## COMPITI
A: Riduca in forma di elenco puntato il paragrafo del brano fornito che inizia con "Roberto Costa, allora a capo della redazione", conservandone i fatti principali.
B: Risponda alle seguenti domande basandosi sul brano fornito:
(i) A chi fu consegnata la raccolta di firme?
(ii) Quale testata pubblicò per intero l'elenco dei firmatari?
(iii) Di quale associazione Federico divenne presidente?

Roberto Costa, allora a capo della redazione della TgR della Lombardia, diede il via ad una raccolta di firme, consegnata poi al presidente della Repubblica Scalfaro, a difesa della tv pubblica contro quella presidente che ogni giorno che passava creava danni incommensurabili all’azienda. In poco tempo raccogliemmo migliaia di firme, all’interno e all’esterno della Rai. I primi ad aderire all’iniziativa furono: Enzo Biagi, il poeta e critico letterario Franco Fortini, il grande medico Alberto Malliani, Franca Rame e Dario Fo. Fu Orlando a convincere Montanelli: la Voce dedicò grande spazio all’iniziativa, anzi fece di più: pubblicò per intero l’elenco dei firmatari della petizione contro la Moratti. Con il liberaldemocratico Federico, così si definiva (negli anni Settanta era stato simpatizzante del Pli di Malagodi), ci divideva la “sinistra” ma ci univa la libertà e la lotta al regime berlusconiano e alle sue leggi vergogna. Fu tra i primi a condannare l’editto bulgaro. Insieme a Beppe Giulietti, Tommaso Fulfaro, Stefano Corradino, Giorgio Santelli e tanti altri, fondò l’associazione Articolo21 liberi di, diventandone il presidente. Da allora siamo rimasti sempre in contatto. Qualche volta siamo stati anche in disaccordo su certe decisioni. Mi considerava un po’ troppo “movimentist”a, la frase ricorrente era: “porta pazienza”. Federico è stato un grande gentleman, io no. Lo ammetto pubblicamente: qualche volta avrei anche usato le mani contro i cani da guardia berlusconiani e i servi striscianti presenti in Rai. Le sue parole, alla fine, erano molto più efficaci dei miei, per fortuna, solo cattivi pensieri.

Voci memorizzate:

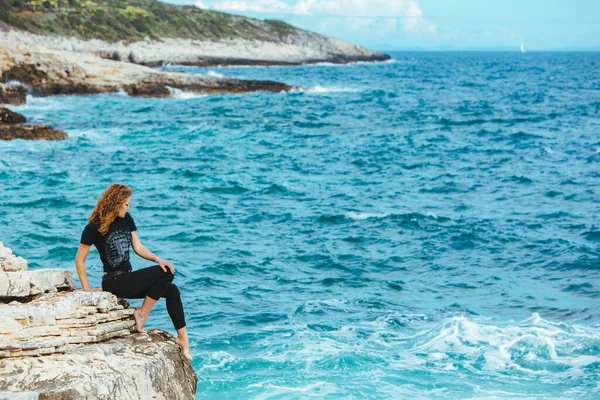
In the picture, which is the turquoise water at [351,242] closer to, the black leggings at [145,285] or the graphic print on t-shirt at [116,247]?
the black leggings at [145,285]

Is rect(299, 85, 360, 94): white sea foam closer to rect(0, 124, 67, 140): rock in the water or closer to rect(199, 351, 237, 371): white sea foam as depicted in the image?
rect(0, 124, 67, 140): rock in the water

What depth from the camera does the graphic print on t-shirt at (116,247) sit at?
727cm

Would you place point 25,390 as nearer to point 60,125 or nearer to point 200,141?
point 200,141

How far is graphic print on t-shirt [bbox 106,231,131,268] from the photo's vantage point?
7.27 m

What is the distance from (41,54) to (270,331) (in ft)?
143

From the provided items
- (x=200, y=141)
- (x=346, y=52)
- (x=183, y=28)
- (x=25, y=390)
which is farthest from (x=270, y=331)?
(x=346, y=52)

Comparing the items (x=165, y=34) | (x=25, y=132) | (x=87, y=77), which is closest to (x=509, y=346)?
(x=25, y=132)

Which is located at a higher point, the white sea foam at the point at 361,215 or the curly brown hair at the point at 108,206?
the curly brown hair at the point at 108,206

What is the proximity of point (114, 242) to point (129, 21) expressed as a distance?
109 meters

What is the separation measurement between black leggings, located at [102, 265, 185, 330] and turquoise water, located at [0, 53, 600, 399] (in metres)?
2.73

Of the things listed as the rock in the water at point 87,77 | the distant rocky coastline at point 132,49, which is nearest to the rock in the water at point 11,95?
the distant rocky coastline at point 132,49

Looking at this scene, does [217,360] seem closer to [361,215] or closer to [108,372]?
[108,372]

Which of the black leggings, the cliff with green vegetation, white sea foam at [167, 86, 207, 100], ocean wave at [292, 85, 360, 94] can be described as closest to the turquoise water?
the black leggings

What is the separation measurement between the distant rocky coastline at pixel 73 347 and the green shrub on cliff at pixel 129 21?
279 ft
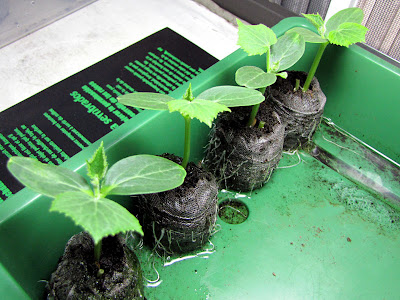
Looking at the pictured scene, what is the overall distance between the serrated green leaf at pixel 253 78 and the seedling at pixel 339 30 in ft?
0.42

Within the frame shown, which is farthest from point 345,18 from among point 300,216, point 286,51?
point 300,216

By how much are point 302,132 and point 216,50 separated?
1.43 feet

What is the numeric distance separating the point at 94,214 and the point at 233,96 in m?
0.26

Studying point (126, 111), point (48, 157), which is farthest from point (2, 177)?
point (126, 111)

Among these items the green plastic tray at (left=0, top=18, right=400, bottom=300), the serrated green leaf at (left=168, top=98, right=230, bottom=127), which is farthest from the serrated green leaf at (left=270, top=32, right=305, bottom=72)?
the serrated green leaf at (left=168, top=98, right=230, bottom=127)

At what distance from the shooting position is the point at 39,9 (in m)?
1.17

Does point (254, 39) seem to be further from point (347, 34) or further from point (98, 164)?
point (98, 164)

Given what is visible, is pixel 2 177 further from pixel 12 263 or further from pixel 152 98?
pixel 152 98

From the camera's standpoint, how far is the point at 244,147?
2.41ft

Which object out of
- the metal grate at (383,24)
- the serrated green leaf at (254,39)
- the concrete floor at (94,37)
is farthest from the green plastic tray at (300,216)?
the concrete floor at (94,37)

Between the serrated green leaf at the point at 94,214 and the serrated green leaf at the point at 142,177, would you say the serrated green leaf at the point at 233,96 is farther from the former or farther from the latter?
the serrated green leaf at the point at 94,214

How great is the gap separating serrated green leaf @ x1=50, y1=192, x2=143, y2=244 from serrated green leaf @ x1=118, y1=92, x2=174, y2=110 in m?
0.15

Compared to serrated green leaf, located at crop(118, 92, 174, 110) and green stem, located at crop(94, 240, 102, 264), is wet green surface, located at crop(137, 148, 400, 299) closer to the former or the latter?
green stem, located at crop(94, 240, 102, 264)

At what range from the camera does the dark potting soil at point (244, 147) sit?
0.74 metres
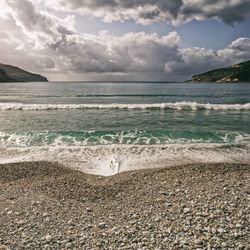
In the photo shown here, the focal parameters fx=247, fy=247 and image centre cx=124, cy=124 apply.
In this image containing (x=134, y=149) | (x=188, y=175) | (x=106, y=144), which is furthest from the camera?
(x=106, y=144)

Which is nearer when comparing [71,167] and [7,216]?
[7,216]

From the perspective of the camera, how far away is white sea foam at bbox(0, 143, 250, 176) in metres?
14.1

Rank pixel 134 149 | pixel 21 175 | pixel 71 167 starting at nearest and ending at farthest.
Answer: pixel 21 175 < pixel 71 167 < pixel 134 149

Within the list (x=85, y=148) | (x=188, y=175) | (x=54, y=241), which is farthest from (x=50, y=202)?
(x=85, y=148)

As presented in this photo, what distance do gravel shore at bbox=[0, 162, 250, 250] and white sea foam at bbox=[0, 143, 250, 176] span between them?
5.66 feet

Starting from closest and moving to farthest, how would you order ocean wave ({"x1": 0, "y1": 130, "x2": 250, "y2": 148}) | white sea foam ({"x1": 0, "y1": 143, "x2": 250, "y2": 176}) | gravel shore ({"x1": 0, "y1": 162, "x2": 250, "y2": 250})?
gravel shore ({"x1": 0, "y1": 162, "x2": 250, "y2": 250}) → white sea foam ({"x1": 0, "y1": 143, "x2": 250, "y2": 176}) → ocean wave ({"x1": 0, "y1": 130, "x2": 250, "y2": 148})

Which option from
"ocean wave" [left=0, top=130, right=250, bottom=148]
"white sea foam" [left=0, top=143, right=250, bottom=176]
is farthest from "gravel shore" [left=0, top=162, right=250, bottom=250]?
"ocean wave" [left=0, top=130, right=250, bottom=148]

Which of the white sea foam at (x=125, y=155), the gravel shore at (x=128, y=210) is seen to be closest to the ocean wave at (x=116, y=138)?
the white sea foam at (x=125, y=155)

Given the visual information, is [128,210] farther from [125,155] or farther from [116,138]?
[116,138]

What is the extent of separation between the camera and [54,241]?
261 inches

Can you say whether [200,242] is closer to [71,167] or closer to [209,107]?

## ELENCO SOLUZIONI
A:
- Roberto Costa, allora a capo della redazione della TgR della Lombardia, avviò una raccolta di firme a difesa della tv pubblica. La raccolta fu poi consegnata al presidente della Repubblica Scalfaro.
- In poco tempo si raccolsero migliaia di firme, dentro e fuori la Rai. I primi ad aderire furono Enzo Biagi, Franco Fortini, Alberto Malliani, Franca Rame e Dario Fo.
- Orlando convinse Montanelli, e la Voce dedicò grande spazio all'iniziativa, pubblicando per intero l'elenco dei firmatari della petizione contro la Moratti.
- Federico, che si definiva liberaldemocratico, era diviso da chi scrive sulla "sinistra". Li univano la libertà e la lotta al regime berlusconiano.
- Federico fu tra i primi a condannare l'editto bulgaro. Fondò con altri l'associazione Articolo21 liberi di e ne divenne presidente.
- I due rimasero sempre in contatto, talvolta in disaccordo. Federico considerava chi scrive troppo "movimentista" e ripeteva: "porta pazienza".
- Chi scrive riconosce che le parole di Federico erano molto più efficaci dei propri cattivi pensieri.

B:
(i) Al presidente della Repubblica Scalfaro.
(ii) La Voce.
(iii) Dell'associazione Articolo21 liberi di.